## Set task
Put each line of the material below into a JSON list of strings, one string per line, and leave out the blank lines.

## Given records
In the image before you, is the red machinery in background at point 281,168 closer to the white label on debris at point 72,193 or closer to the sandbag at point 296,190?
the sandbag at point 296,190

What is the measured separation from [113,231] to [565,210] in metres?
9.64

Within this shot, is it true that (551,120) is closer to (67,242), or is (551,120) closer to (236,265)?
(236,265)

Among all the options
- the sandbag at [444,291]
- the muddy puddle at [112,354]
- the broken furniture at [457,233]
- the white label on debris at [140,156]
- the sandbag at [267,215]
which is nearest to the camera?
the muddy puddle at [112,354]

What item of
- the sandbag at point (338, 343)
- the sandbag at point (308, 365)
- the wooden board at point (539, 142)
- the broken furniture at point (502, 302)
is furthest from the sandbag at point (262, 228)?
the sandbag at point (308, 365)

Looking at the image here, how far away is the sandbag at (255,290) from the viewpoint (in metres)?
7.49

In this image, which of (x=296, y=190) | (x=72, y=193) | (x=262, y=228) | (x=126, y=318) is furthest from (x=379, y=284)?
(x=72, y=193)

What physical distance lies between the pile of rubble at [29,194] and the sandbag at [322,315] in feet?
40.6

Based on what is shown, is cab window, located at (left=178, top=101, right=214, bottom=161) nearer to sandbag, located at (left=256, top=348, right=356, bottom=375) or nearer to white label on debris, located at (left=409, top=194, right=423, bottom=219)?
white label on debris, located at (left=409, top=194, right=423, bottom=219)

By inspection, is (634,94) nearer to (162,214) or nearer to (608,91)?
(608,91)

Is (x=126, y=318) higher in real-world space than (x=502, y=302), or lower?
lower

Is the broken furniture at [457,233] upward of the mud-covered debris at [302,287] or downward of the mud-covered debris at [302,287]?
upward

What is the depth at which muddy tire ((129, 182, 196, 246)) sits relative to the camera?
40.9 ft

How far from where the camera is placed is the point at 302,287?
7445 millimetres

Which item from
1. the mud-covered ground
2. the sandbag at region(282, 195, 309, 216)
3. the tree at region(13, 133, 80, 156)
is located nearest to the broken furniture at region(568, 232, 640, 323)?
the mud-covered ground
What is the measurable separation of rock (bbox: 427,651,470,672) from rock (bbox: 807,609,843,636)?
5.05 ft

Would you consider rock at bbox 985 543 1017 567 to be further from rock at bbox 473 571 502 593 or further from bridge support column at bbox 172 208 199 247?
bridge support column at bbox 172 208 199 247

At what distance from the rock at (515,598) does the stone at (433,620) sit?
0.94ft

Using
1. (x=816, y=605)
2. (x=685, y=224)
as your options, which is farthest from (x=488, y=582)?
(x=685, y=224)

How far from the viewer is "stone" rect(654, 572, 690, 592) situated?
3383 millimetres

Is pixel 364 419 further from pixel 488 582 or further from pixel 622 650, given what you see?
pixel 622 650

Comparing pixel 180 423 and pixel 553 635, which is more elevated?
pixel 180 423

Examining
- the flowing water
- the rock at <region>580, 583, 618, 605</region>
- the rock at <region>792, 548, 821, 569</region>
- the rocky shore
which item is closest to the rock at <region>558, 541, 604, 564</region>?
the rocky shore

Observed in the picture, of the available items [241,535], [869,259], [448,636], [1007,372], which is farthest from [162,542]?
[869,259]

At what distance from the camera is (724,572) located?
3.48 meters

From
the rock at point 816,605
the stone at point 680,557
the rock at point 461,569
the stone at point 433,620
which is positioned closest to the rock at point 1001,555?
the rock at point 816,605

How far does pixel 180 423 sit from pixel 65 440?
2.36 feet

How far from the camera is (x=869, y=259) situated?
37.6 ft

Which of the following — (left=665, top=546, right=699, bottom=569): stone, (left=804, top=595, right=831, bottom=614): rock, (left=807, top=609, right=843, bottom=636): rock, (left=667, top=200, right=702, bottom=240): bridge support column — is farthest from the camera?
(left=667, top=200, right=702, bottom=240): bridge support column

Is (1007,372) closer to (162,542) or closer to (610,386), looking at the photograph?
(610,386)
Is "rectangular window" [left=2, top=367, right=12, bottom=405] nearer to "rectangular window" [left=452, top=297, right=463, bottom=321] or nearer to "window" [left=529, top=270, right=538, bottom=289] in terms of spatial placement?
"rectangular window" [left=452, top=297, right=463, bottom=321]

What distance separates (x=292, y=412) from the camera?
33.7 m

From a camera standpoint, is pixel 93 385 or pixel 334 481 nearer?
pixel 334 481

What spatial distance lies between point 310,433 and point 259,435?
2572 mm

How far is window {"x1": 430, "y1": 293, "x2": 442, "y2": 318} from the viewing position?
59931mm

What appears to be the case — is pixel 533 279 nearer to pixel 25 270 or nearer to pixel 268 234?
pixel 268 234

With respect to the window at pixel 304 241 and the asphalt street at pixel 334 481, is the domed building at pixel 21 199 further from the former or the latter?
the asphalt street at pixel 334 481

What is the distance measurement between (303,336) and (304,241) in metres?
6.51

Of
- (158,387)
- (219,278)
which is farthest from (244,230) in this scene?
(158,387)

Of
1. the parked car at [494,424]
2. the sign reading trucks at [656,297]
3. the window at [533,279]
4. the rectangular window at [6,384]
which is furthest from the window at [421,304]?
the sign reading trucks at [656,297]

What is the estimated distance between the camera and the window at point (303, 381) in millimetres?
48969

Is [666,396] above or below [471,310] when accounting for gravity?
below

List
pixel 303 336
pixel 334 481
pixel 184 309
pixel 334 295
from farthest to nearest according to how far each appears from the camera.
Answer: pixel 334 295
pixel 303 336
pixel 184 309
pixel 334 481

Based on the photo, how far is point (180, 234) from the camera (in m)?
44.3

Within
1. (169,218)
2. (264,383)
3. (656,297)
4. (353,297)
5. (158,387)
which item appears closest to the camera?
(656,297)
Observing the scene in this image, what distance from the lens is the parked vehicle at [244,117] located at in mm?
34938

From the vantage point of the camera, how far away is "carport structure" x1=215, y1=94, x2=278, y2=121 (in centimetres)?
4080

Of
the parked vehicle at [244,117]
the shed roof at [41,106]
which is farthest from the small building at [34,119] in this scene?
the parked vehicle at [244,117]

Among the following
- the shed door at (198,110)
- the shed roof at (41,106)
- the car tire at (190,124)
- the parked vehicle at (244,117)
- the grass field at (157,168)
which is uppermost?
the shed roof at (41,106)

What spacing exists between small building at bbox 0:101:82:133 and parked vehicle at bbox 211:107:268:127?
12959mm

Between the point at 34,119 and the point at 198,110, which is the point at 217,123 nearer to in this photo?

## Result of the exercise
[
  "In the image before you, is the red machinery in background at point 281,168 closer to the white label on debris at point 72,193 or closer to the sandbag at point 296,190?",
  "the sandbag at point 296,190",
  "What is the measured separation from [113,231] to [565,210] in metres?",
  "9.64",
  "Within this shot, is it true that (551,120) is closer to (67,242), or is (551,120) closer to (236,265)?",
  "(236,265)",
  "Among all the options",
  "- the sandbag at [444,291]",
  "- the muddy puddle at [112,354]",
  "- the broken furniture at [457,233]",
  "- the white label on debris at [140,156]",
  "- the sandbag at [267,215]",
  "which is nearest to the camera?",
  "the muddy puddle at [112,354]",
  "What item of",
  "- the sandbag at point (338, 343)",
  "- the sandbag at point (308, 365)",
  "- the wooden board at point (539, 142)",
  "- the broken furniture at point (502, 302)",
  "is furthest from the sandbag at point (262, 228)?",
  "the sandbag at point (308, 365)",
  "Looking at the image here, how far away is the sandbag at (255,290) from the viewpoint (in metres)?",
  "7.49",
  "In this image, which of (x=296, y=190) | (x=72, y=193) | (x=262, y=228) | (x=126, y=318) is furthest from (x=379, y=284)?",
  "(x=72, y=193)",
  "What physical distance lies between the pile of rubble at [29,194] and the sandbag at [322,315] in feet?",
  "40.6",
  "Based on what is shown, is cab window, located at (left=178, top=101, right=214, bottom=161) nearer to sandbag, located at (left=256, top=348, right=356, bottom=375) or nearer to white label on debris, located at (left=409, top=194, right=423, bottom=219)?",
  "white label on debris, located at (left=409, top=194, right=423, bottom=219)",
  "By inspection, is (634,94) nearer to (162,214) or nearer to (608,91)?",
  "(608,91)",
  "Is (x=126, y=318) higher in real-world space than (x=502, y=302), or lower?",
  "lower",
  "Is the broken furniture at [457,233] upward of the mud-covered debris at [302,287] or downward of the mud-covered debris at [302,287]?",
  "upward",
  "What is the depth at which muddy tire ((129, 182, 196, 246)) sits relative to the camera?",
  "40.9 ft",
  "How far from where the camera is placed is the point at 302,287?",
  "7445 millimetres",
  "Which item from",
  "1. the mud-covered ground",
  "2. the sandbag at region(282, 195, 309, 216)",
  "3. the tree at region(13, 133, 80, 156)",
  "is located nearest to the broken furniture at region(568, 232, 640, 323)?",
  "the mud-covered ground",
  "What is the measurable separation of rock (bbox: 427,651,470,672) from rock (bbox: 807,609,843,636)?",
  "5.05 ft",
  "Would you consider rock at bbox 985 543 1017 567 to be further from rock at bbox 473 571 502 593 or further from bridge support column at bbox 172 208 199 247?",
  "bridge support column at bbox 172 208 199 247",
  "At what distance from the rock at (515,598) does the stone at (433,620) sit?",
  "0.94ft",
  "Using",
  "1. (x=816, y=605)",
  "2. (x=685, y=224)",
  "as your options, which is farthest from (x=488, y=582)?",
  "(x=685, y=224)",
  "How far from the viewer is \"stone\" rect(654, 572, 690, 592) situated?",
  "3383 millimetres",
  "Is pixel 364 419 further from pixel 488 582 or further from pixel 622 650, given what you see?",
  "pixel 622 650",
  "Comparing pixel 180 423 and pixel 553 635, which is more elevated?",
  "pixel 180 423",
  "Examining",
  "- the flowing water",
  "- the rock at <region>580, 583, 618, 605</region>",
  "- the rock at <region>792, 548, 821, 569</region>",
  "- the rocky shore",
  "which item is closest to the rock at <region>558, 541, 604, 564</region>?",
  "the rocky shore",
  "Observed in the picture, of the available items [241,535], [869,259], [448,636], [1007,372], which is farthest from [162,542]?",
  "[869,259]",
  "At what distance from the camera is (724,572) located?",
  "3.48 meters",
  "From",
  "the rock at point 816,605",
  "the stone at point 680,557",
  "the rock at point 461,569",
  "the stone at point 433,620",
  "which is positioned closest to the rock at point 1001,555?",
  "the rock at point 816,605",
  "How far does pixel 180 423 sit from pixel 65 440?",
  "2.36 feet",
  "How far from the camera is (x=869, y=259) situated?",
  "37.6 ft",
  "Which of the following — (left=665, top=546, right=699, bottom=569): stone, (left=804, top=595, right=831, bottom=614): rock, (left=807, top=609, right=843, bottom=636): rock, (left=667, top=200, right=702, bottom=240): bridge support column — is farthest from the camera?",
  "(left=667, top=200, right=702, bottom=240): bridge support column",
  "Is (1007,372) closer to (162,542) or closer to (610,386), looking at the photograph?",
  "(610,386)",
  "Is \"rectangular window\" [left=2, top=367, right=12, bottom=405] nearer to \"rectangular window\" [left=452, top=297, right=463, bottom=321] or nearer to \"window\" [left=529, top=270, right=538, bottom=289] in terms of spatial placement?",
  "\"rectangular window\" [left=452, top=297, right=463, bottom=321]",
  "What distance separates (x=292, y=412) from the camera?",
  "33.7 m",
  "From a camera standpoint, is pixel 93 385 or pixel 334 481 nearer?",
  "pixel 334 481",
  "What spatial distance lies between point 310,433 and point 259,435?",
  "2572 mm",
  "How far is window {\"x1\": 430, \"y1\": 293, \"x2\": 442, \"y2\": 318} from the viewing position?",
  "59931mm",
  "What appears to be the case — is pixel 533 279 nearer to pixel 25 270 or nearer to pixel 268 234?",
  "pixel 268 234",
  "With respect to the window at pixel 304 241 and the asphalt street at pixel 334 481, is the domed building at pixel 21 199 further from the former or the latter?",
  "the asphalt street at pixel 334 481",
  "What is the distance measurement between (303,336) and (304,241) in metres?",
  "6.51",
  "Of",
  "- (158,387)",
  "- (219,278)",
  "which is farthest from (244,230) in this scene?",
  "(158,387)",
  "Of",
  "1. the parked car at [494,424]",
  "2. the sign reading trucks at [656,297]",
  "3. the window at [533,279]",
  "4. the rectangular window at [6,384]",
  "which is furthest from the window at [421,304]?",
  "the sign reading trucks at [656,297]",
  "What is the estimated distance between the camera and the window at point (303, 381) in millimetres?",
  "48969",
  "Is [666,396] above or below [471,310] when accounting for gravity?",
  "below",
  "List",
  "pixel 303 336",
  "pixel 334 481",
  "pixel 184 309",
  "pixel 334 295",
  "from farthest to nearest according to how far each appears from the camera.",
  "Answer: pixel 334 295",
  "pixel 303 336",
  "pixel 184 309",
  "pixel 334 481",
  "Based on the photo, how far is point (180, 234) from the camera (in m)?",
  "44.3",
  "Within",
  "1. (169,218)",
  "2. (264,383)",
  "3. (656,297)",
  "4. (353,297)",
  "5. (158,387)",
  "which item appears closest to the camera?",
  "(656,297)",
  "Observing the scene in this image, what distance from the lens is the parked vehicle at [244,117] located at in mm?",
  "34938",
  "From the vantage point of the camera, how far away is \"carport structure\" x1=215, y1=94, x2=278, y2=121 (in centimetres)?",
  "4080",
  "Of",
  "the parked vehicle at [244,117]",
  "the shed roof at [41,106]",
  "which is farthest from the small building at [34,119] in this scene?",
  "the parked vehicle at [244,117]",
  "Among the following",
  "- the shed door at (198,110)",
  "- the shed roof at (41,106)",
  "- the car tire at (190,124)",
  "- the parked vehicle at (244,117)",
  "- the grass field at (157,168)",
  "which is uppermost?",
  "the shed roof at (41,106)",
  "What spacing exists between small building at bbox 0:101:82:133 and parked vehicle at bbox 211:107:268:127?",
  "12959mm",
  "Between the point at 34,119 and the point at 198,110, which is the point at 217,123 nearer to in this photo?"
]